# YOUR TASK:
An exact copy is needed of the lines from the one that contains "Young patient with" through the final line of the data below, with pictures left out.

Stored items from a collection
....................
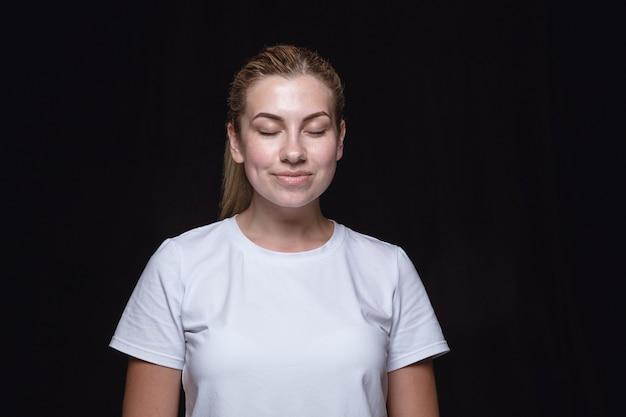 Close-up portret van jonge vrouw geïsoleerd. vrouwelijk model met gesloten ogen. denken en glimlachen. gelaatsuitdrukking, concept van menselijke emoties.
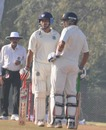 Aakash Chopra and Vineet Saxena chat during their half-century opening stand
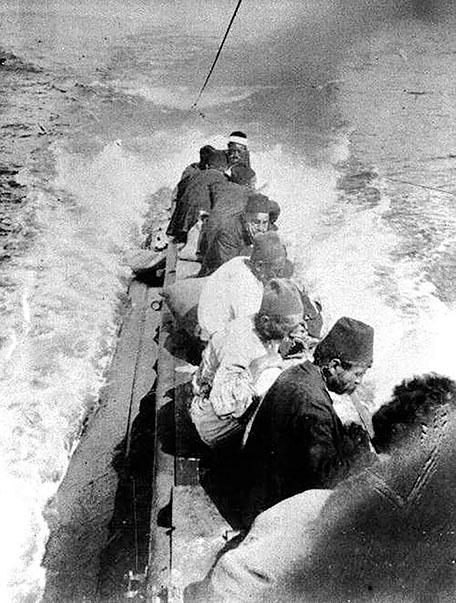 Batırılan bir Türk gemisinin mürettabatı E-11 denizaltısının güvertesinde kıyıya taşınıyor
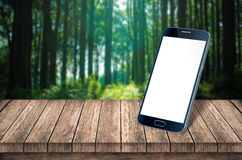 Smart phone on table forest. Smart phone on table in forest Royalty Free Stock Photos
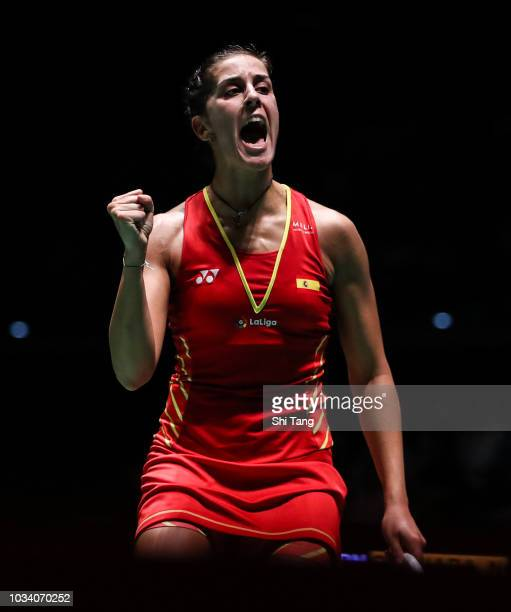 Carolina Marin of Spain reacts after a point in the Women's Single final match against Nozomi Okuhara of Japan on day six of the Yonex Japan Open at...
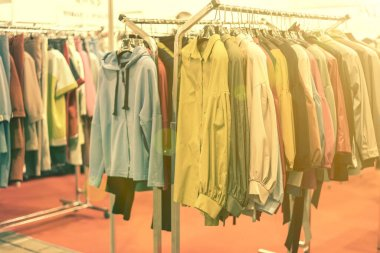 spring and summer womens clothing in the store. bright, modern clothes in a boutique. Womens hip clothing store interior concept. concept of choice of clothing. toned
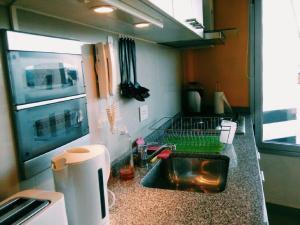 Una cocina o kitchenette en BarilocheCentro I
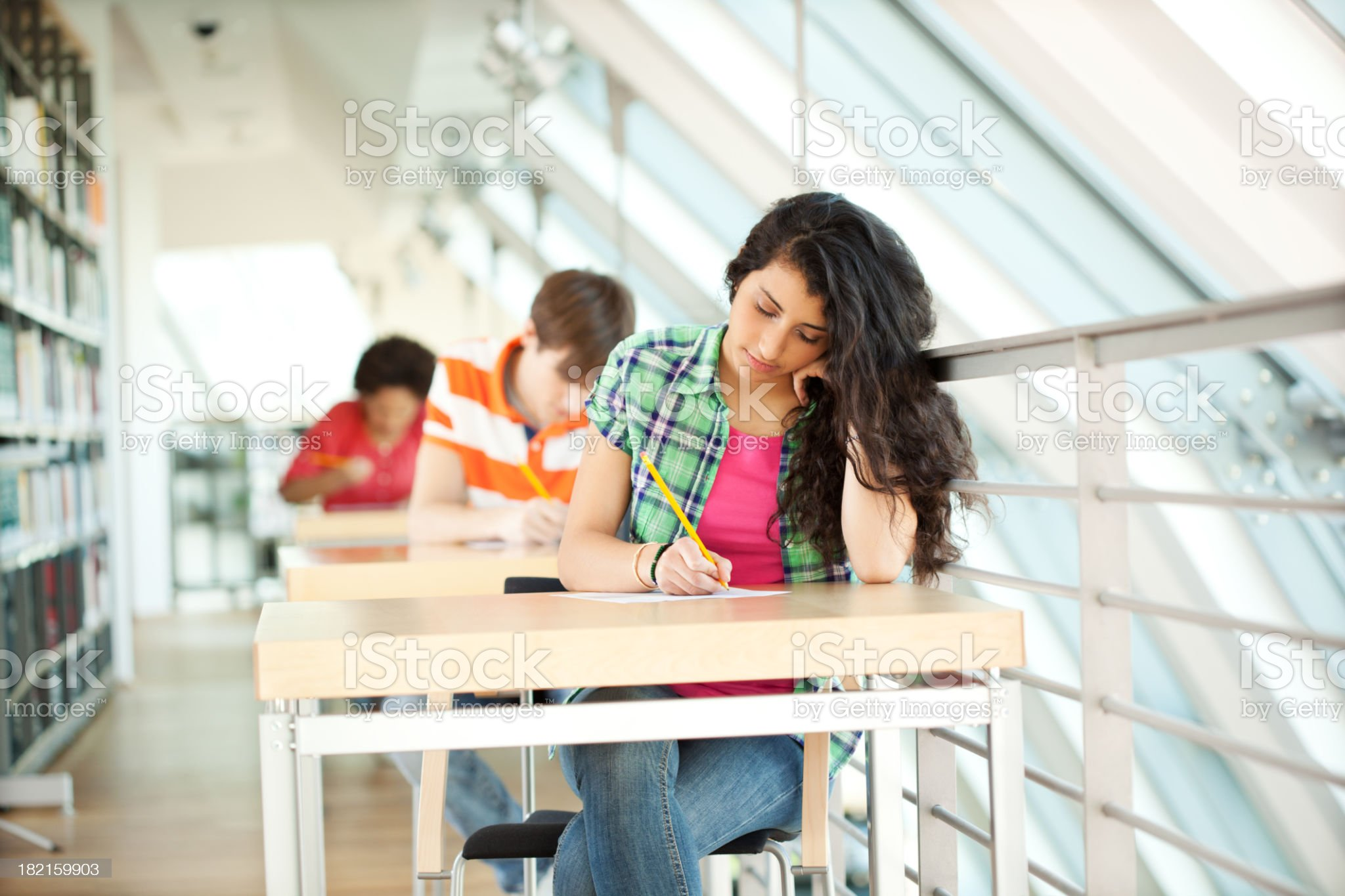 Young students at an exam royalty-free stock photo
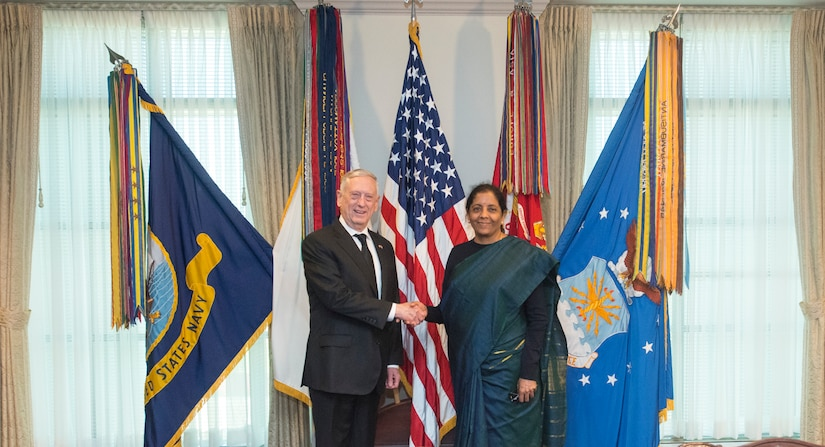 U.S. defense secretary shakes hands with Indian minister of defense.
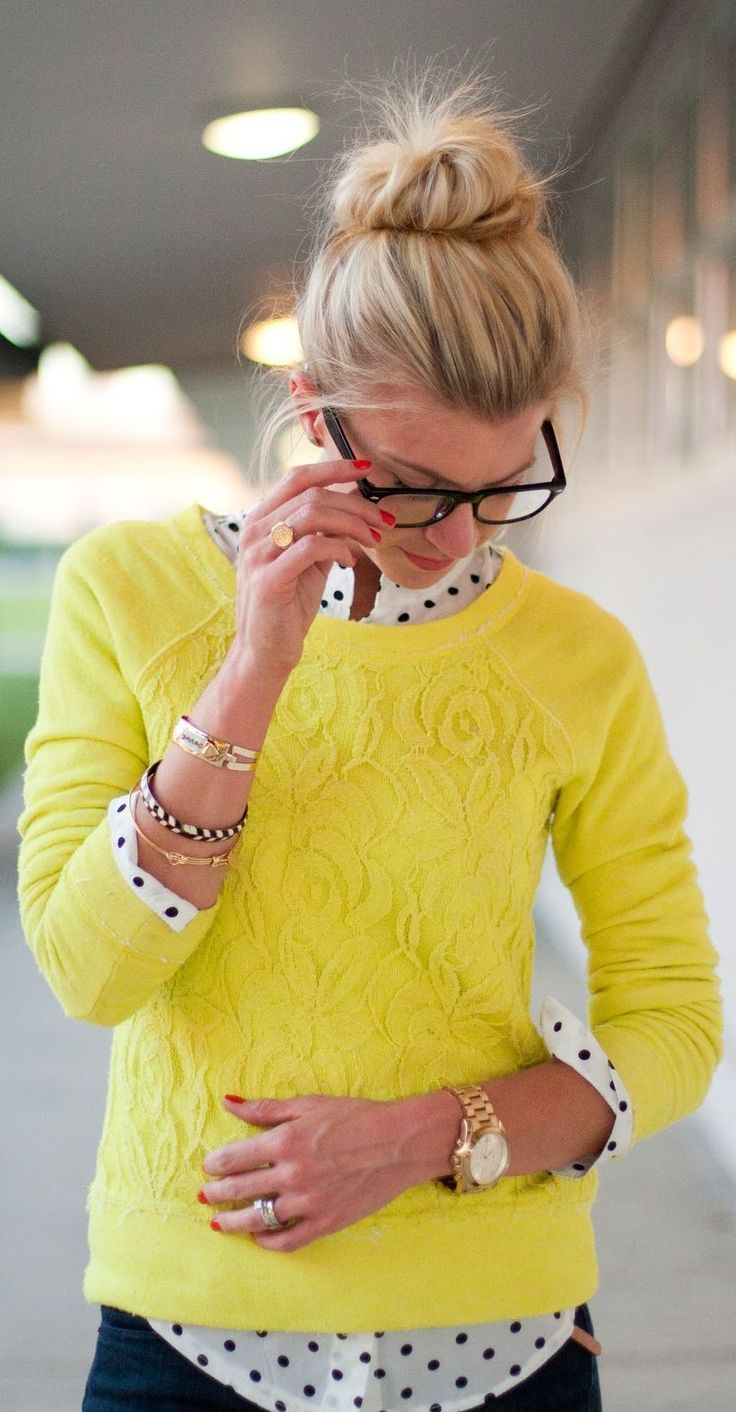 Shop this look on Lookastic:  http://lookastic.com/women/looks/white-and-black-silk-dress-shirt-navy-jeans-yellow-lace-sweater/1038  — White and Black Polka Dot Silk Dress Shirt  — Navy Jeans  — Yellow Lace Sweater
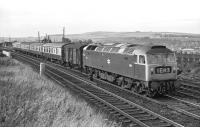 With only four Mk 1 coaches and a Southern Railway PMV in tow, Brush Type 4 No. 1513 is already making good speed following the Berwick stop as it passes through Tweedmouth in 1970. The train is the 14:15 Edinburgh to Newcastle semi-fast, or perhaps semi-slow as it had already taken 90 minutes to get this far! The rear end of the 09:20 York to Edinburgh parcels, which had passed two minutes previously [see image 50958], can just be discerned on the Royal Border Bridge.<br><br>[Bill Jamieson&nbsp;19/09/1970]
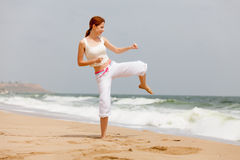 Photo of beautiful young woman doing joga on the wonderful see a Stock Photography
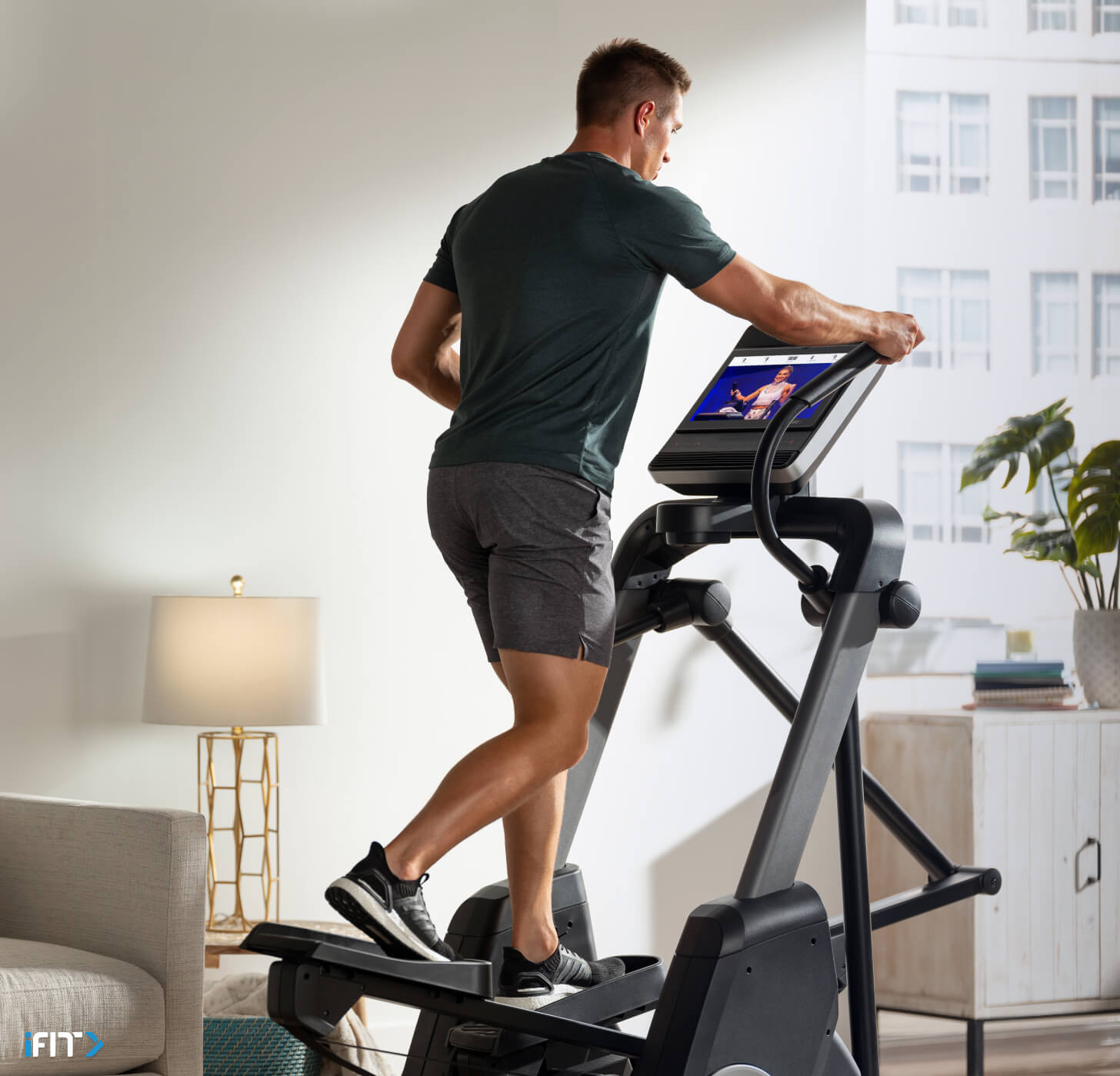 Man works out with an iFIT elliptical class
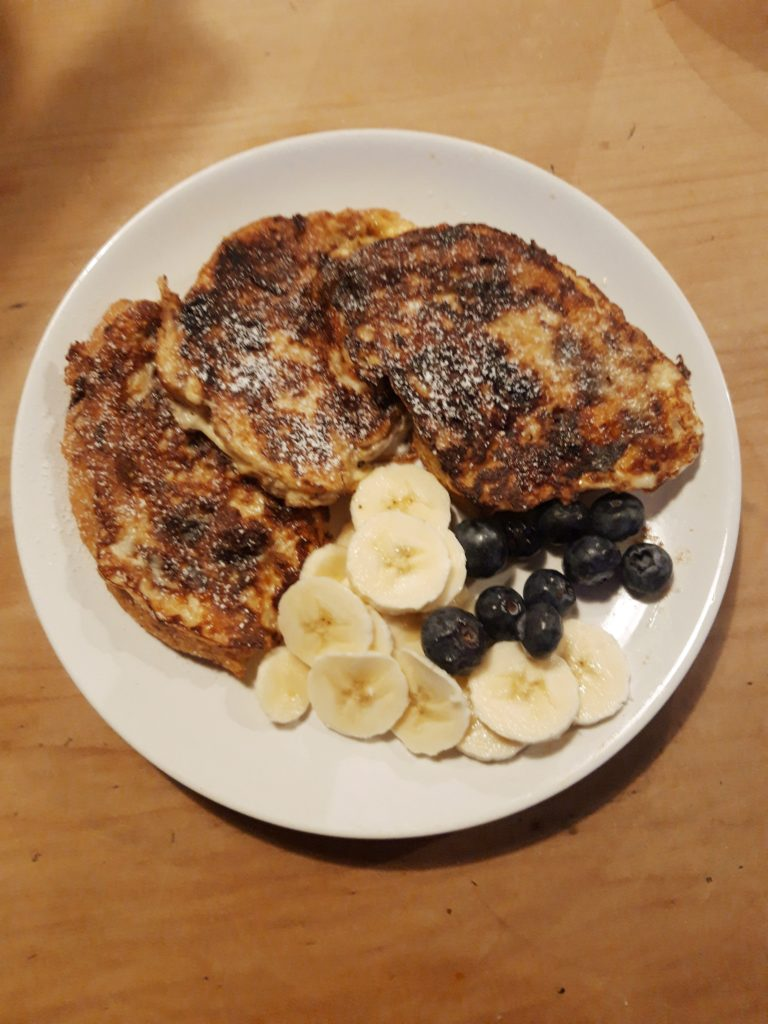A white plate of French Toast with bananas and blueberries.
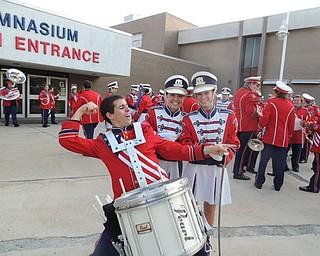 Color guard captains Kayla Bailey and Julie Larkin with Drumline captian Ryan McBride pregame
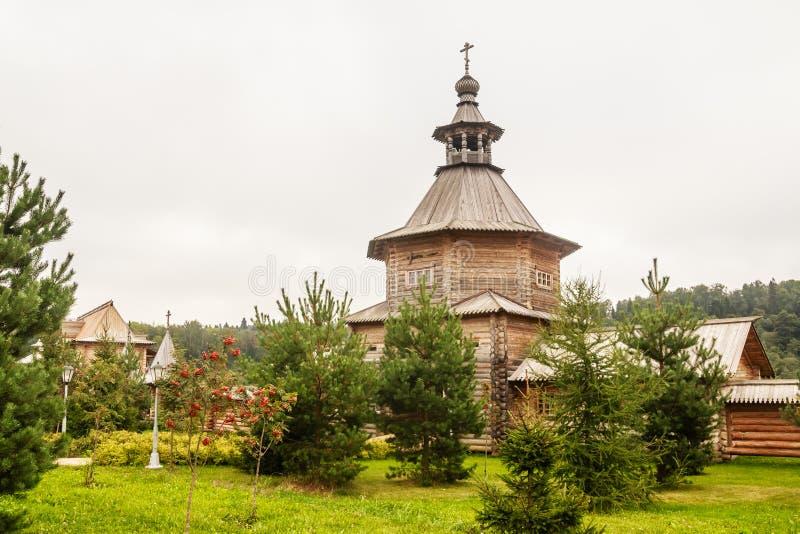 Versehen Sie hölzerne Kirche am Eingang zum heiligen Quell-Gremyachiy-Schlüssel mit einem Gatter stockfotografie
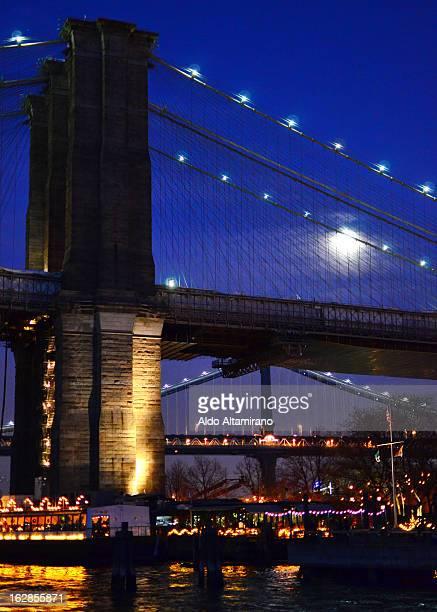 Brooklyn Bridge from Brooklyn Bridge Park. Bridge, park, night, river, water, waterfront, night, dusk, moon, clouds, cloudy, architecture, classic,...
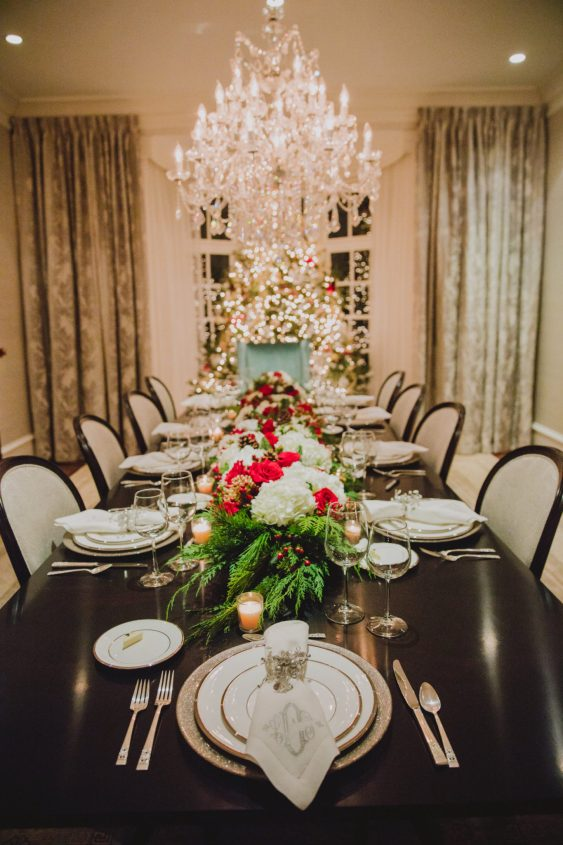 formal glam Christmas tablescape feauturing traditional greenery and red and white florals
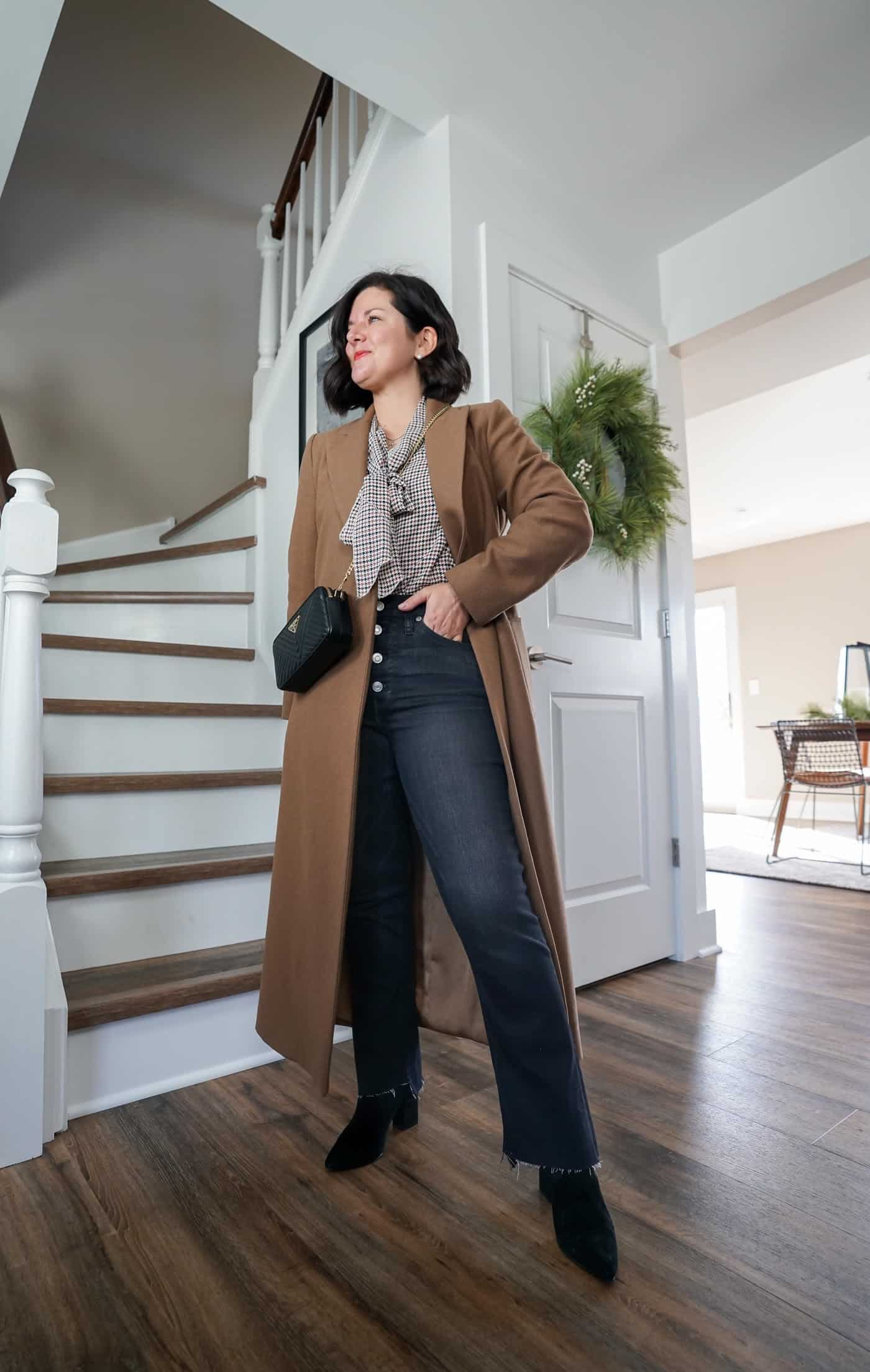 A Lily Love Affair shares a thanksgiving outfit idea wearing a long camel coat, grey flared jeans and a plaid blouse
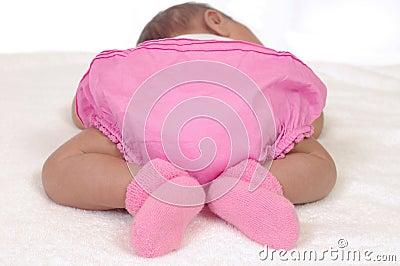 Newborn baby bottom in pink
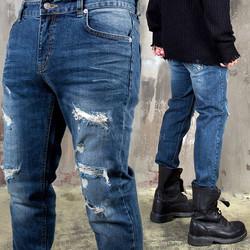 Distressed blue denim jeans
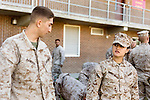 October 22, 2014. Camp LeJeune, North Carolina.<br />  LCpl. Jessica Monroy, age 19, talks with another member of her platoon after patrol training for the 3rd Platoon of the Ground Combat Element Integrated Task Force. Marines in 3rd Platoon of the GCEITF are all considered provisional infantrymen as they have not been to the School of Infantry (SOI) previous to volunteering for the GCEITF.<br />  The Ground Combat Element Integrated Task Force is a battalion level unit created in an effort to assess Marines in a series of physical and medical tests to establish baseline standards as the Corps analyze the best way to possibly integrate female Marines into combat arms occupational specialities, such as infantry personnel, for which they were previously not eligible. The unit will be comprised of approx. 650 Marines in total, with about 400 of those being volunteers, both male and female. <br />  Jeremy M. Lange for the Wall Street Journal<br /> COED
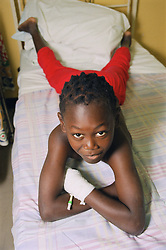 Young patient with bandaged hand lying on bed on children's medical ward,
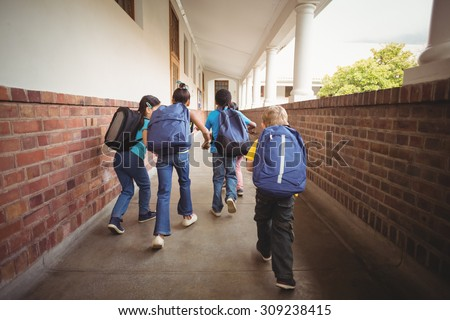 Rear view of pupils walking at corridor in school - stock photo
....................
# RESPONSE TO THIS TASK:
 Young patient with bandaged hand lying on bed on children's medical ward,
 Rear view of pupils walking at corridor in school - stock photo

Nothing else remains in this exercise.